The appellate panel’s ruling in Indiana Land Trust Company, f/k/a Lake County Trust Company TR #4340 v. XL Investment Properties, LLC, and LaPorte County Auditor, 18A-MI-2150, could void the tax deed issued after 30 acres known as Trust 4340 were sold for unpaid taxes in 2015. According to the record, unpaid property taxes in excess of $230,000 dating to 2009 were owed on the land.
The owner of the land that used to be part of a municipal airport, Chicago developer Peter Dellaportas, had moved his business, Midwest Investment, over the years. Dellaportas never received notice of the tax sale until the buyer, XL Investment Properties, filed a quiet title action in December 2016, after the county had issued a tax deed.
In March 2017, Dellaportas’ entities sued XL and the LaPorte County auditor seeking to set aside the quiet title and tax deed, but the trial court affirmed for XL and the auditor. It found, among other things, that after certified and first-class mail to the owner was returned, the auditor was under no obligation to take additional steps to notify the property owner. “Due process does not require that a property owner receive actual notice before the government may take his property,” LaPorte Superior Judge Richard Stalbrink wrote as a finding of fact in his order.
The trial court also found Dellaportas’ suit was untimely filed, but the appeals panel ruled the court erred in both instances. Judge John Baker took particular aim at the LaPorte auditor’s reading of 2015 amendments to Indiana Code § 6-1.1-24-4, which the office cited for its insistence that it owed no duty to search its records for the landowner’s actual address before selling the property.
“It has long been settled in Indiana that to comply with due process in tax sale proceedings, county auditors are charged with the knowledge of their own records and are required to search those records,” Baker wrote. He added in a footnote that, “The unchallenged testimony provides that after August 7, 2015, the Auditor would have been able to locate the correct address for Trust 4340 in its internal, searchable ‘Low’ system.”

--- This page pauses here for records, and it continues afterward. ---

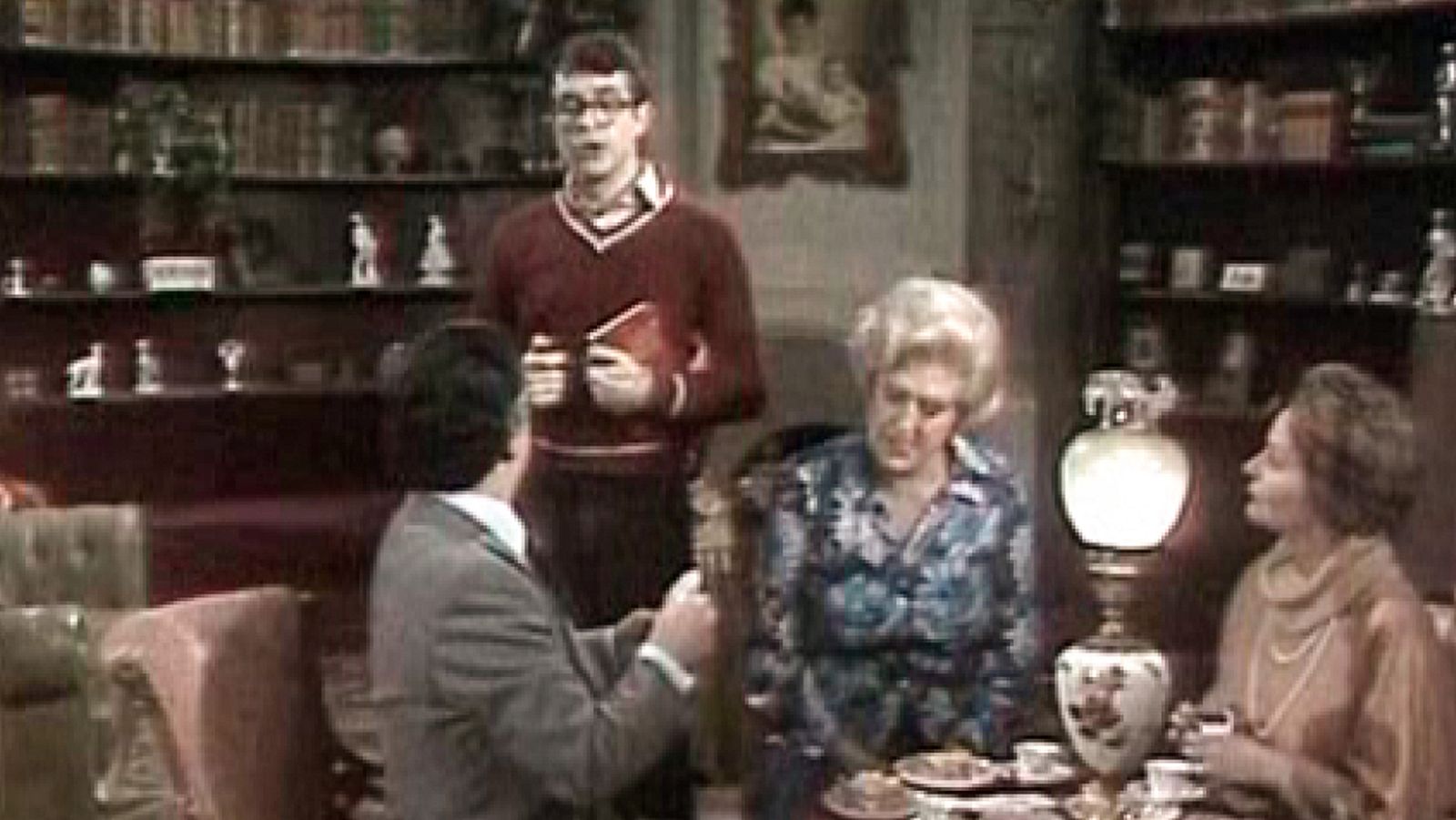 Mare i fill. Societat limitada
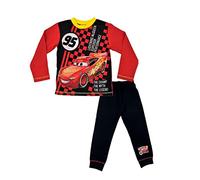 Disney Cars Boys 2 Piece Pyjama Set 7-8 Years Multicoloured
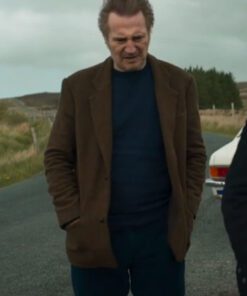 In The Land Of Saints And Sinners Liam Neeson Blazer
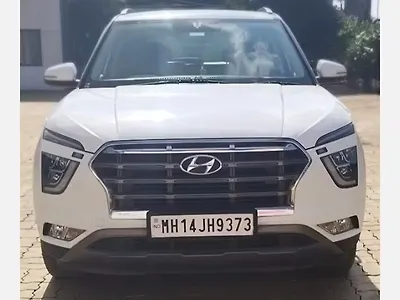 2021 Hyundai Creta SX 1.5 Diesel [2020-2022] 1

The COA also noted in this case that LaPorte auditor employees under oath said they did not attempt to notify owners of tax sales after a notice was returned. One employee was asked, “So you could (not) have cared less if notices were returned?” The employee replied, “That’s right.”
“The General Assembly does not have the authority to codify away constitutional protections. Therefore, despite the language of Indiana Code section 6-1.1-24-4, the Auditor was required to search its records for a better address for Trust 4340 after the certified mail notice was returned as not deliverable,” Baker wrote for the panel. The panel also rejected the auditor’s argument that its notice efforts were reasonable because of Dellaportas’ failure to update his office address.
The COA panel also reversed the trial court finding that the suit was untimely.
“The trial court’s rationale for finding the motion untimely filed primarily focuses on the length of tax delinquency, as well as Trust 4340’s actions, before the tax sale, rather than the period of time that elapsed after the tax deed was issued. There is no caselaw supporting this analysis,” Baker wrote. “By their very nature, tax sales always occur after a period of tax delinquency, often a lengthy one. Therefore, if trial courts could focus on the period of delinquency as opposed to the period of time elapsed after the tax sale occurred, there would be no point in the ‘reasonable time’ exception.”